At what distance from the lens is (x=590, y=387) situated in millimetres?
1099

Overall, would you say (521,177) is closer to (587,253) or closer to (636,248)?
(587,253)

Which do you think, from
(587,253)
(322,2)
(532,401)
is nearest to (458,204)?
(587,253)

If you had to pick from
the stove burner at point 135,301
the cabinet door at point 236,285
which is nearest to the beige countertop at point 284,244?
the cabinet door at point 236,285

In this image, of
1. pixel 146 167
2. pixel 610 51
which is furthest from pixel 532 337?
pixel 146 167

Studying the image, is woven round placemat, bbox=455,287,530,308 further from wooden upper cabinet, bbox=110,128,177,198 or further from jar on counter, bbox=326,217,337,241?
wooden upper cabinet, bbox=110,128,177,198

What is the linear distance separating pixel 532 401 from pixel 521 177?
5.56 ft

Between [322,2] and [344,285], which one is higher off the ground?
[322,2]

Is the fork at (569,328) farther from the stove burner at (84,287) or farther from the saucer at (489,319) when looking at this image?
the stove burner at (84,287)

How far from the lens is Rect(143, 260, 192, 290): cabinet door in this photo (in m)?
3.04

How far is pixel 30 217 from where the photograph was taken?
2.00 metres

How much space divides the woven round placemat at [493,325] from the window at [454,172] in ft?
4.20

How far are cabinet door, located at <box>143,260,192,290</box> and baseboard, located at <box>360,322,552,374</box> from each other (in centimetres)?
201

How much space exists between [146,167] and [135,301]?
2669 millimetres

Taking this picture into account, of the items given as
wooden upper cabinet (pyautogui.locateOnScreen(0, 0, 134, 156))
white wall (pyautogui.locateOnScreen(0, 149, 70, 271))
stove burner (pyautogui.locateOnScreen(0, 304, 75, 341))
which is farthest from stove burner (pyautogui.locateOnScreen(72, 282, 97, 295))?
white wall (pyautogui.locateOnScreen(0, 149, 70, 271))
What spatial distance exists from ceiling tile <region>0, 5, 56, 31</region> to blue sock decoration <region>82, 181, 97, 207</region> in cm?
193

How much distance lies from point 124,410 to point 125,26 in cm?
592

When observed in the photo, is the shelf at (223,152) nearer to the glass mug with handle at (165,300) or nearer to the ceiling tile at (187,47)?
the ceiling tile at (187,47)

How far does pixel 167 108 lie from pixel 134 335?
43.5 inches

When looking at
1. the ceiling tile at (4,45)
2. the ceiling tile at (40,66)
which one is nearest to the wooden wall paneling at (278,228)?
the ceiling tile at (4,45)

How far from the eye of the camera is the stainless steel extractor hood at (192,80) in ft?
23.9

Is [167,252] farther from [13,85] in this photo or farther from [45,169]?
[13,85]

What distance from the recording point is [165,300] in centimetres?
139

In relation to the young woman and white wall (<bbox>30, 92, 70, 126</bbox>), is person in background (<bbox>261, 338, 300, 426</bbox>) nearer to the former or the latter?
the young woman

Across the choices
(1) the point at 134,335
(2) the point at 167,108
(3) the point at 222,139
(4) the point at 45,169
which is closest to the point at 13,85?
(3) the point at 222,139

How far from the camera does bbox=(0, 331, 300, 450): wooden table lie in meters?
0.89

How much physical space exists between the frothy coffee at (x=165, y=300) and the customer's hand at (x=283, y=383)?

- **Your goal**
Copy out the lines in the records above, beginning at the line that contains "If you had to pick from" and ending after the line that contains "2.00 metres", both included.

- **Exercise response**
If you had to pick from
the stove burner at point 135,301
the cabinet door at point 236,285
which is nearest to the beige countertop at point 284,244?
the cabinet door at point 236,285

In this image, of
1. pixel 146 167
2. pixel 610 51
which is furthest from pixel 532 337?
pixel 146 167

Studying the image, is woven round placemat, bbox=455,287,530,308 further from wooden upper cabinet, bbox=110,128,177,198 or further from jar on counter, bbox=326,217,337,241?
wooden upper cabinet, bbox=110,128,177,198

What is the linear distance separating pixel 532 401 from pixel 521 177?
5.56 ft

Between [322,2] and [344,285], which one is higher off the ground?
[322,2]

Is the fork at (569,328) farther from the stove burner at (84,287) or farther from the saucer at (489,319) when looking at this image?
the stove burner at (84,287)

How far from the lens is Rect(143, 260, 192, 290): cabinet door in this photo (in m)?
3.04

How far is pixel 30 217 from where the photograph was taken?
2.00 metres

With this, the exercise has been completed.